[[ DATA EXTRACTS open ]]
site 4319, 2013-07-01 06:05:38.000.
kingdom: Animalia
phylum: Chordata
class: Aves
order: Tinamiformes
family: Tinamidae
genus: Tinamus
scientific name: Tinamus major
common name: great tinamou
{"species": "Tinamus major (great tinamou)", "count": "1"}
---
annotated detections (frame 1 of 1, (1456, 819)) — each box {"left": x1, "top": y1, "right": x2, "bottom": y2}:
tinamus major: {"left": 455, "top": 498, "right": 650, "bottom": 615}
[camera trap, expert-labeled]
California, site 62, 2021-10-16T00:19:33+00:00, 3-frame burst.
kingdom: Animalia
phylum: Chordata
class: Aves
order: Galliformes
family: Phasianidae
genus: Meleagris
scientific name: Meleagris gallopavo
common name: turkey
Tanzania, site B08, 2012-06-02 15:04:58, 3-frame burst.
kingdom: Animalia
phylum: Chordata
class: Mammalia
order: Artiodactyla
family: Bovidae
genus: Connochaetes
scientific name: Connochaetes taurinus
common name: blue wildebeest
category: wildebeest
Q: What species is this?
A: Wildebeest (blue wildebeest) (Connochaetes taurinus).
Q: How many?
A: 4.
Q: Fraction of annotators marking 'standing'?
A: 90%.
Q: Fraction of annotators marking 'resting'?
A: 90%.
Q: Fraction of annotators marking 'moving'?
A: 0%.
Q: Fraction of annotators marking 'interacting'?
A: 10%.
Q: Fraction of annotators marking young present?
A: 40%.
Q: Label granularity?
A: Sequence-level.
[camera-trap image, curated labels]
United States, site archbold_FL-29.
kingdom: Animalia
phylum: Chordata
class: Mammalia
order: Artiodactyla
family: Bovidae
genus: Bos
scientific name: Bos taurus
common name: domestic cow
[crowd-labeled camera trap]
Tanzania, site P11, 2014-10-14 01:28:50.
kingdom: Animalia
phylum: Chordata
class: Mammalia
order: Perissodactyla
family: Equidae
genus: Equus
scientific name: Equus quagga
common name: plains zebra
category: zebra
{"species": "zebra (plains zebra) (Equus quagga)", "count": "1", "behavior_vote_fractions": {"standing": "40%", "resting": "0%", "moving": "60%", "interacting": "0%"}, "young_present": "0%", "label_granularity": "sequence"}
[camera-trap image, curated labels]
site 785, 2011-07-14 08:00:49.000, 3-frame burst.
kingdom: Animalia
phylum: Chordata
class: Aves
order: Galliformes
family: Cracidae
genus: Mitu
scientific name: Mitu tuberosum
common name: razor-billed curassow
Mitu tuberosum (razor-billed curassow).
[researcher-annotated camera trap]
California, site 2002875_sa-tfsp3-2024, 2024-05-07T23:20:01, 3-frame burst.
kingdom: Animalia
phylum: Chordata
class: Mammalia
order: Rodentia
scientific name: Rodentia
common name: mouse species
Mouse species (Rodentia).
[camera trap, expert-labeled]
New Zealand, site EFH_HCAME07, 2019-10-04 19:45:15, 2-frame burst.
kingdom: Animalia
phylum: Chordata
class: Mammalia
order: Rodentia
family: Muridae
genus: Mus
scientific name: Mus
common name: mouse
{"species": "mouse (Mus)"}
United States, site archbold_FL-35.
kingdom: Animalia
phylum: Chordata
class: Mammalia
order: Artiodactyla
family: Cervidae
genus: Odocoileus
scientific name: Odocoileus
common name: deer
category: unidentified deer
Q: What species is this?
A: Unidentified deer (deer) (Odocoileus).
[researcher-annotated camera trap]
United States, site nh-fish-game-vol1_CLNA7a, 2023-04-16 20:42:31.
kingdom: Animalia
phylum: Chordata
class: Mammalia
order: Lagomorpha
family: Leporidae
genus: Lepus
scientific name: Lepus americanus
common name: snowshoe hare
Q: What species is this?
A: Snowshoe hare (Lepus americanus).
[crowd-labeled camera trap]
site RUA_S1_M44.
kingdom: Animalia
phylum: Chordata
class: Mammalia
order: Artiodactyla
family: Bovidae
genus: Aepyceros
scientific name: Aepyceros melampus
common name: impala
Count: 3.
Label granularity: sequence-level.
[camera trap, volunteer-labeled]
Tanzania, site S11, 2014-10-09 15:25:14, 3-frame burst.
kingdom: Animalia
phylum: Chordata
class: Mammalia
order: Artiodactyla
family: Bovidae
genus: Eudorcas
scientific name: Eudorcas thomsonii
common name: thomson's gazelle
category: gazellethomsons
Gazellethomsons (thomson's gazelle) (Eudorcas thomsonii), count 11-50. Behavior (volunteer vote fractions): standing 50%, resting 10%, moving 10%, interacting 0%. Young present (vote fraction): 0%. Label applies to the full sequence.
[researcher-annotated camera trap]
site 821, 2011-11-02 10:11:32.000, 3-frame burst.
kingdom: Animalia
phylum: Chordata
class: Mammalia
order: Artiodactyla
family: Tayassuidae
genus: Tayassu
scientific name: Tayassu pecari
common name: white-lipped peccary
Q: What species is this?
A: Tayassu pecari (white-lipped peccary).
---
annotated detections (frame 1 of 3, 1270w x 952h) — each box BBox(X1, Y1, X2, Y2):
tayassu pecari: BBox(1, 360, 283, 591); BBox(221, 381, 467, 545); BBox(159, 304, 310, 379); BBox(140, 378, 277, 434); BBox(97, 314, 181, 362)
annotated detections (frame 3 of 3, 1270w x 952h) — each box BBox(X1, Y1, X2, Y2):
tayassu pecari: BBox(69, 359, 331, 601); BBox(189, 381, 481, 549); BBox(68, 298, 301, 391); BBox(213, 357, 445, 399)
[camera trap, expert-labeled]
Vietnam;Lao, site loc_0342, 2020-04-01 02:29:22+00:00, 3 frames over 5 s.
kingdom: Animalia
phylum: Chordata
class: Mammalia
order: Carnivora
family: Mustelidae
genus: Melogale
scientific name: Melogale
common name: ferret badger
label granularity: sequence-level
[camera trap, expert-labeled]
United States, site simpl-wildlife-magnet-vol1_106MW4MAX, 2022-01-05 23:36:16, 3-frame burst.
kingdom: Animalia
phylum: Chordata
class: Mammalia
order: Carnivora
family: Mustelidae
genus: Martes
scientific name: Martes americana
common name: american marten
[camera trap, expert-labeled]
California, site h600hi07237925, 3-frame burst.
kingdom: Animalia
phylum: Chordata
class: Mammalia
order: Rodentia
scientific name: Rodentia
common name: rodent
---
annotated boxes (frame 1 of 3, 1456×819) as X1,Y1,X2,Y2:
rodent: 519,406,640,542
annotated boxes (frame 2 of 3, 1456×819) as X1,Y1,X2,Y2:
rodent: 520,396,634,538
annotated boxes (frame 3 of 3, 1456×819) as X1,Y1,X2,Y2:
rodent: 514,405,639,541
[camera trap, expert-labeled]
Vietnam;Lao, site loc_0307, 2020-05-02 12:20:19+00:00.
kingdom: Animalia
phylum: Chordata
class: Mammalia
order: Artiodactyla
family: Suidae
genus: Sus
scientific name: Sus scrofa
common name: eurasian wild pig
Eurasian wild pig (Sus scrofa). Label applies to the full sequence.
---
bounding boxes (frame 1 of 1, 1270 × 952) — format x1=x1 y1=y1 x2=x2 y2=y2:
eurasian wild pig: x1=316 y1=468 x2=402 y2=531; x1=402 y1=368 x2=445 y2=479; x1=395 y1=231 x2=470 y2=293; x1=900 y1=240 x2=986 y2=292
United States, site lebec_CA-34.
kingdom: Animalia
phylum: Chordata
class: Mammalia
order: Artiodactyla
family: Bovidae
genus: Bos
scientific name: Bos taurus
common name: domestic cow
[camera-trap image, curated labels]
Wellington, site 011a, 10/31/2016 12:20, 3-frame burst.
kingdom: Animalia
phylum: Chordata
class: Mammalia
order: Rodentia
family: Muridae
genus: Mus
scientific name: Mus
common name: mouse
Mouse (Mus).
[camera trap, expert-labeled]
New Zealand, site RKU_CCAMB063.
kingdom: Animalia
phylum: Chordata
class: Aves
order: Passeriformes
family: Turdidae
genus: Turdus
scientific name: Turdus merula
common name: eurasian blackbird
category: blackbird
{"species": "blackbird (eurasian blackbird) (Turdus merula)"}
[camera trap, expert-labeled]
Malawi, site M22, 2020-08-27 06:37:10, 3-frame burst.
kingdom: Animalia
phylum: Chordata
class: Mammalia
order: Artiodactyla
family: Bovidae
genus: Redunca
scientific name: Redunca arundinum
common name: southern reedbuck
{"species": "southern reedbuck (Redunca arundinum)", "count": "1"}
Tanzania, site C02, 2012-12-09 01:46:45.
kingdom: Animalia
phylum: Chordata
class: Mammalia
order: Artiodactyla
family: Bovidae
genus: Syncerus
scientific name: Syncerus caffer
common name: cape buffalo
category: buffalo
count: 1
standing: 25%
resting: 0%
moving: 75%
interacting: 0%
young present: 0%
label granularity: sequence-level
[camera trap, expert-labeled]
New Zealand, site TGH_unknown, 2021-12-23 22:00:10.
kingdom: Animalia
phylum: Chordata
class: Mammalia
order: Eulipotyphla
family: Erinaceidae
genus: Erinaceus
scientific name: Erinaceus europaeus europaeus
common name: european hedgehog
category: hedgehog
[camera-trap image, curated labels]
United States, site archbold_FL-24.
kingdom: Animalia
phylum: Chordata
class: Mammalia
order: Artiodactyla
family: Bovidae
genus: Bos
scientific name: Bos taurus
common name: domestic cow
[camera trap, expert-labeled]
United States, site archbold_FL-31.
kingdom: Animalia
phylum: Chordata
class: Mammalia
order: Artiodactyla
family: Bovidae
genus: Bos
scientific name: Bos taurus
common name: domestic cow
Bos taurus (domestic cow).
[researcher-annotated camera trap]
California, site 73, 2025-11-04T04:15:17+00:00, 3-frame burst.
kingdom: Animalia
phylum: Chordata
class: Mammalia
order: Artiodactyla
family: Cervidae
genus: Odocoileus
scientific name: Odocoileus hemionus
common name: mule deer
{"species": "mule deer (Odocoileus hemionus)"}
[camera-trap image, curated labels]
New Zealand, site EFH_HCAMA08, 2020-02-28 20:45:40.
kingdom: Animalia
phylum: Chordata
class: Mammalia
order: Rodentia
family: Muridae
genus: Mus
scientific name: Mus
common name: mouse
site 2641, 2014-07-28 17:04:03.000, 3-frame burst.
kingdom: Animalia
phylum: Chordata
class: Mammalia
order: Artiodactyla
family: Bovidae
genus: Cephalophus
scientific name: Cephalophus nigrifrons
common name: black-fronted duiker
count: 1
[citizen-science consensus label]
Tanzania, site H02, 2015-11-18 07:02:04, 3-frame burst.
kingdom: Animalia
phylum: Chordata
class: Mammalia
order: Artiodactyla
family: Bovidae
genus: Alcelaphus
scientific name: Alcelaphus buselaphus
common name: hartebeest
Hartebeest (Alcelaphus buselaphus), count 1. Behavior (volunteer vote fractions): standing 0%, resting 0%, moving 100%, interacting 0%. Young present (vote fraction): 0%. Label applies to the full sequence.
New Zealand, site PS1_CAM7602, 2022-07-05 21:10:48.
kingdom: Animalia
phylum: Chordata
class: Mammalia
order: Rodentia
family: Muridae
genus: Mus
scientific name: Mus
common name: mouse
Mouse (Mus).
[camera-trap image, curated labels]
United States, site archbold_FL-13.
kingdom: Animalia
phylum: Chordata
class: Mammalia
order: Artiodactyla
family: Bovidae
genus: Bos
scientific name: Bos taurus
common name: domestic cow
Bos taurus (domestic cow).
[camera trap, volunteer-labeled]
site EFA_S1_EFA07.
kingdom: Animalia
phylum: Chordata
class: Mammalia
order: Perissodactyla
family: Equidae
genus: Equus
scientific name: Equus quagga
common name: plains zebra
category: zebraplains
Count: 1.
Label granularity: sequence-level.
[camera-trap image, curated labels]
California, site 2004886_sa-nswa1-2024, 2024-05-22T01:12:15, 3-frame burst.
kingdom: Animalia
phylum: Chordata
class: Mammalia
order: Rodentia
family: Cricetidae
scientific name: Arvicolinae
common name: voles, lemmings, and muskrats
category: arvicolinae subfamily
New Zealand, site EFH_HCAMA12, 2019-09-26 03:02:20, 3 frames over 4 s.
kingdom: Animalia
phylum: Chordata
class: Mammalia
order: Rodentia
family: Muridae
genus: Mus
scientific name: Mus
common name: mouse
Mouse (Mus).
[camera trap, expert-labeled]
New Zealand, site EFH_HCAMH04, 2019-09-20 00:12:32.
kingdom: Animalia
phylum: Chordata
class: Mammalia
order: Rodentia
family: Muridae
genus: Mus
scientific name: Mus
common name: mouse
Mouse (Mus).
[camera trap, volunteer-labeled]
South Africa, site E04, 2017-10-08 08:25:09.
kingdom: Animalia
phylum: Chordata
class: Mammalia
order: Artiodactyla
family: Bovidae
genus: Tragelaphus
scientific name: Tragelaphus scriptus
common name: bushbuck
[[ DATA EXTRACTS closed ]]
GOAL OF THE EXERCISE:
The total wanted is the number of lines in the entries above that contain "Odocoileus". Give it alone.

TASK OUTPUT:
6